Walter coughed politely at first, but that failed even to wake the chicken. So he coughed again and this time followed it with a solicitation.
‘Excuse me,’ he said. ‘Excuse me?’
The louder repeat woke the chicken who stared round at him with quick, sudden movements of its head, as if wondering who had dared to interrupt its reverie?
‘Excuse me?’ Walter said once more, hoping this time successfully to wake the sleeping woman. ‘Excuse me – are you—’
‘I am, I am, I am,’ the woman interrupted him, although to Walter it sounded more like yam yam yam. ‘And isn’t this a terrible time to be sleeping? The Romans were right now, were they not?’ She stretched out her arms and yawned expansively, but even that failed to dislodge her pet, which merely squawked. ‘Never slumber at the hour of sundown. And sure weren’t they right as per usual? Can I help you now?’

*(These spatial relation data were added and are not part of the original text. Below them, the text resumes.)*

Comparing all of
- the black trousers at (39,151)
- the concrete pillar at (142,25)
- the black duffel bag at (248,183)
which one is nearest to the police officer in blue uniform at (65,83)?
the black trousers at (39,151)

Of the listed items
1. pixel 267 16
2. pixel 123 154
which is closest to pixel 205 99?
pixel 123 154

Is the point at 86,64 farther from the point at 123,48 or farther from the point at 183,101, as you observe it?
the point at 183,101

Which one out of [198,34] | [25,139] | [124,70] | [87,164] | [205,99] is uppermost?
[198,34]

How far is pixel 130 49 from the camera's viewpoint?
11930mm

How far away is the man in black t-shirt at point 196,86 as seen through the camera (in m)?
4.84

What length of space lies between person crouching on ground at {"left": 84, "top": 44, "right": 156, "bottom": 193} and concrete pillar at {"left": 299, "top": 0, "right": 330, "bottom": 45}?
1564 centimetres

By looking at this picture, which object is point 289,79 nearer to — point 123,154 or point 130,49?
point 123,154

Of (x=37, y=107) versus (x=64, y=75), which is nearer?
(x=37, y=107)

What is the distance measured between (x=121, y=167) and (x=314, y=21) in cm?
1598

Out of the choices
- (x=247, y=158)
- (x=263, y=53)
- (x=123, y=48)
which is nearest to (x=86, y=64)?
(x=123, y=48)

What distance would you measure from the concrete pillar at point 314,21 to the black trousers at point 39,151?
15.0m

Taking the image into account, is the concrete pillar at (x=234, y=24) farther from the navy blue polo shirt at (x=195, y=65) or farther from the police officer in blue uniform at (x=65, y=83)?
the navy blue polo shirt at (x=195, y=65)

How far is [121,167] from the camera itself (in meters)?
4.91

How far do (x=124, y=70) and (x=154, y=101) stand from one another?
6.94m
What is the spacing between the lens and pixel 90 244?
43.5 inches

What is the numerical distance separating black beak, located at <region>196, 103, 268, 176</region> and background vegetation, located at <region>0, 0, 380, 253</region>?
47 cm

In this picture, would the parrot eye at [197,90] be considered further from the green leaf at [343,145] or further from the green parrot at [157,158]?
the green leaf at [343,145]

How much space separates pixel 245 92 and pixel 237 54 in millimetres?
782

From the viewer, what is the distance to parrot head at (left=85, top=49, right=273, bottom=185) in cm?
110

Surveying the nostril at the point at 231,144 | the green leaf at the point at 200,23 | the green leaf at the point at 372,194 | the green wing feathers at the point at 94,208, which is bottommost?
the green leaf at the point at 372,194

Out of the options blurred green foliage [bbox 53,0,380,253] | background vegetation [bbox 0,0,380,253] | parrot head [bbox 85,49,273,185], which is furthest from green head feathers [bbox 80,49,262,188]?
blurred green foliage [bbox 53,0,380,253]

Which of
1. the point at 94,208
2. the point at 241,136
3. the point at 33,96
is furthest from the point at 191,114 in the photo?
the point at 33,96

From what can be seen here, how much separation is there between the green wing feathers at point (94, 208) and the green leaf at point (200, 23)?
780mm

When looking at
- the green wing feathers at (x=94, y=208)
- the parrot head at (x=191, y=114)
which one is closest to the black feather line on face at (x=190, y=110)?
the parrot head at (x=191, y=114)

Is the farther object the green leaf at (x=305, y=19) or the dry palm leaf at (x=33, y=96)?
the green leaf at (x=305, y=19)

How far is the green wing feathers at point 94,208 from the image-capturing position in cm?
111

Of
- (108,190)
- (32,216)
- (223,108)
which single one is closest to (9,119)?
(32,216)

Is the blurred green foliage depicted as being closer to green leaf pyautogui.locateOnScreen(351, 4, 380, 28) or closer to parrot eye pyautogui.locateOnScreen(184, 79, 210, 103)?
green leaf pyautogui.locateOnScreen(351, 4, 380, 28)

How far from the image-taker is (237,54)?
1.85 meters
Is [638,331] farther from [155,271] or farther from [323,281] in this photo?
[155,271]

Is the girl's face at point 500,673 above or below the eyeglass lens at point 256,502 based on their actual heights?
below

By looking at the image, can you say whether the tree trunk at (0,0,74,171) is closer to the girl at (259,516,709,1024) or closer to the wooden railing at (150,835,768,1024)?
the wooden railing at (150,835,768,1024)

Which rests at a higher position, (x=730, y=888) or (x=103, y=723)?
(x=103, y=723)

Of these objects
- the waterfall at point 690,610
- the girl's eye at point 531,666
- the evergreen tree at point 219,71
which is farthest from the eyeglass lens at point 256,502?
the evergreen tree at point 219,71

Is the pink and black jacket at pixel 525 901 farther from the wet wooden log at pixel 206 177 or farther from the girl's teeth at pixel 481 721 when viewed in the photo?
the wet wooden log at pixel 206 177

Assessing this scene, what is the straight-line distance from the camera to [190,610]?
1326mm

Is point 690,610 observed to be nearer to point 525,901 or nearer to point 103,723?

‘I’m Mr Tate. Walter Tate,’ Walter volunteered.
The woman nodded vaguely at him, pinning up some loose strands of long hair. ‘Is that right? And I’m the Widow Hackett.’
‘I thought you might be.’
‘Grand. Grand. So what can we be doin’ for you?’
‘I’m Mr Tate?’ Walter repeated, as if that was sufficient. After all, he was expected.
‘The name is ringing the bell, Mr Tate now – ah yes to be sure! Mr Tate! You’ll be Mr Tate who must be married to Mrs Tate now! You’ll be dear Mrs Tate’s husband! Whom I was forever calling Lyle, would you believe? Heaven forfend us, what can you be thinking? And here’s me asleep with old Puck-Puck – what can you be thinkin’?’
The Widow was up on her feet by now, placing her beloved hen in a dog basket by the range and picking the feathers carefully off her velvets.
‘And how is lovely Mrs Tate?’ she asked, with a flash of a green-eyed glance at Walter, who was already enchanted. ‘We have heard neither hide nor word from her since God knows when. But then mind you when you have no postman, sure you have no post.’
‘Something is telling me you didn’t get Judy’s letter.’
‘Ask me my name and on most days it’d need a push to tell yo
u, so ask after letters and you’ll get no better answer. No, no – we’ve had no letter from anyone for a while since, but then, as I said, sure we have no deliverance.’
‘You have no postman?’
‘You’ll not want to hear about that now,’ the Widow said with a frightful grimace. ‘Oh God no, you’ll not want to be hearing about a saga such as that now. For that you’d need a jug of stout and a good bowl of stew at the very least. That’s not for the cold telling. Suffice that we have no deliverer, and the good thing is sure – that means no bills. So what can I be doing for you, you sweet man? You look worn, I’ll have to say. Can I get you a drink? I’m about to start in meself, so why don’t we have a ball? A couple of balls of malt and you won’t know a frown from a smile.’
The Widow expertly took down two whiskey glasses in two fingers of one hand from the dresser behind her, tucked a bottle of Powers under her other arm, and nodded to her visitor.
‘Come along, Mr Tate – we’ll be away now into the sitting room because you’ll not want to be in here when they return.’
Walter followed on obediently, as the Widow rattled on about how everyone had taken the house bus into Bantry to catch some film or other, a work of which to judge from the rumblings and tongue-clucking going on in front of him the Widow did not approve.
‘Cleopatra indeed,’ she said, pushing the drawing room door open with one double-socked foot. ‘If that was Cleopatra then me – I’m James Bond. Any barge that she sat in sure would sink straight to the bottom of the Nile – and with all hands. Ah, and to think I used to fancy that Richard Burton – but then the eejit went and took the money. Lovely voice. Make the hair stand up on a hedgehog. Here – slainte.’